Et nous songeons à Guy de Maupassant à Cannes — et à Passy !
Soudaine, la folie de Guy de Maupassant ? Allons donc !... Nous irons au fond des choses dans le chapitre consacré à la maladie de ce grand écrivain.
J’ai voulu indiquer que l’auteur de Bel-Ami avait une « hérédité chargée ». En détruisant quelques fables au passage, étudions la naissance et la vie personnelle, tour à tour triomphante et terrifiante, du puissant romancier qui, avec une solennité angoissante mais dans une phrase pareille à un éclair, disait, au moment où il se sentait sombrer, à José-Maria de Hérédia :
— Je suis entré dans la vie littéraire comme un météore et j’en sortirai comme un coup de foudre.
1 En matière d’hérédité, il est sage de se garder autant des systèmes que des manies scientifiques. Il y aura toujours, dans ce domaine, quelque mystère. Les médecins les plus spécialisés ne peuvent guère, en l’espèce, se permettre d’affirmer.

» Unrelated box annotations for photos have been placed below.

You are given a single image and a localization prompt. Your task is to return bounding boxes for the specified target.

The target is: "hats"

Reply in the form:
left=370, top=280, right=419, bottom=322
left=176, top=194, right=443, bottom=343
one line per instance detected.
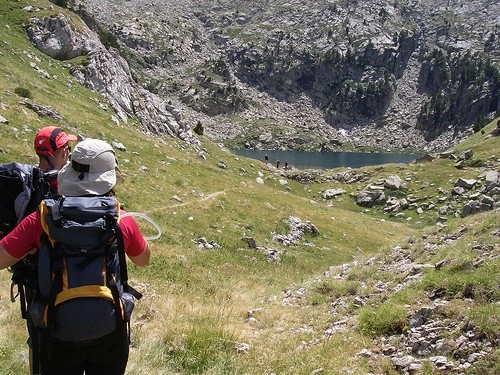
left=57, top=138, right=118, bottom=196
left=33, top=126, right=78, bottom=157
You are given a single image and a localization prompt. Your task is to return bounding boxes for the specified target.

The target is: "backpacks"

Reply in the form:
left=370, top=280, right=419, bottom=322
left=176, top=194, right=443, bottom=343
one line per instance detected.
left=29, top=194, right=142, bottom=345
left=0, top=161, right=39, bottom=272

0 Je ne chercherai ni à discuter, ni à conclure, dans ce petit ouvrage anecdotique, mais il ne serait pas possible de lui garder quelque signification si je ne m’y occupais de l’hérédité de l’auteur d’Yvette.

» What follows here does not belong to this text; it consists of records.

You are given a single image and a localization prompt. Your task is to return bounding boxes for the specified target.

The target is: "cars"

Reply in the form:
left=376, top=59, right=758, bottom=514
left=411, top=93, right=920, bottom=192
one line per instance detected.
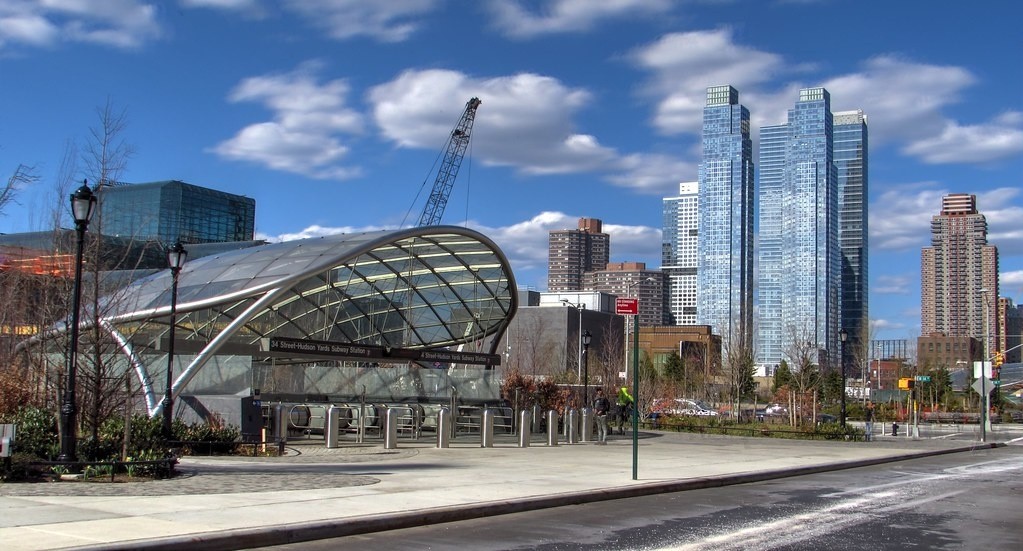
left=765, top=402, right=836, bottom=423
left=662, top=398, right=718, bottom=416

0 Bien que ses lois soient encore inconnues, l’hérédité n’est point une base inexistante lorsqu’il s’agit de Guy de Maupassant. Elle nous fournit, à la fois, presque toutes les composantes de cette force magnifique, intellectuelle et corporelle, que fut le grand écrivain et tous les germes de destruction qu’elle portait en elle-même, dès l’origine.

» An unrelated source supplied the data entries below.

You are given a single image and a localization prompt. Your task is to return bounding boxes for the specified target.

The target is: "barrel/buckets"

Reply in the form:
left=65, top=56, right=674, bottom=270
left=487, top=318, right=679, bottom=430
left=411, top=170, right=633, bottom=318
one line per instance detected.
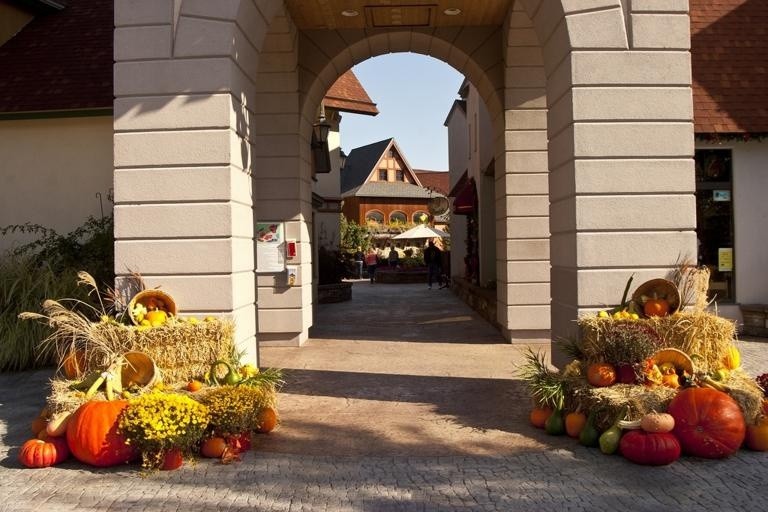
left=120, top=352, right=163, bottom=395
left=739, top=301, right=767, bottom=336
left=649, top=347, right=696, bottom=379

2 Exactement, devant l’état-civil, Jean Paul François Le Poittevin.
3 Autres références. Dans les Lettres [de Flaubert] à sa nièce Caroline (Fasquelle, 1909, p. 211), nous lisons le renvoi suivant, qui est de Mme Caroline Franklin-Grout : « (2) Alfred Lepoittevin (sic). Mon oncle dédia Saint-Antoine à sa mémoire. » Dans le même ouvrage, p. 313, nous voyons Gustave Flaubert écrire : « Je suis bien aise que Laure Lepoittevin (sic) t’ait bien reçue. » Puis : « ... chez Mme Enault et chez la mère Legras pour finir par Mme Lepoittevin » (p. 398). Et Mme Caroline Franklin-Grout explique, dans un renvoi au bas de cette page : « (1) Mère de son ami Alfred Lepoittevin et grand-mère de Guy de Maupassant. »
4 Avoué, ami de la famille et administrateur des biens de Maupassant.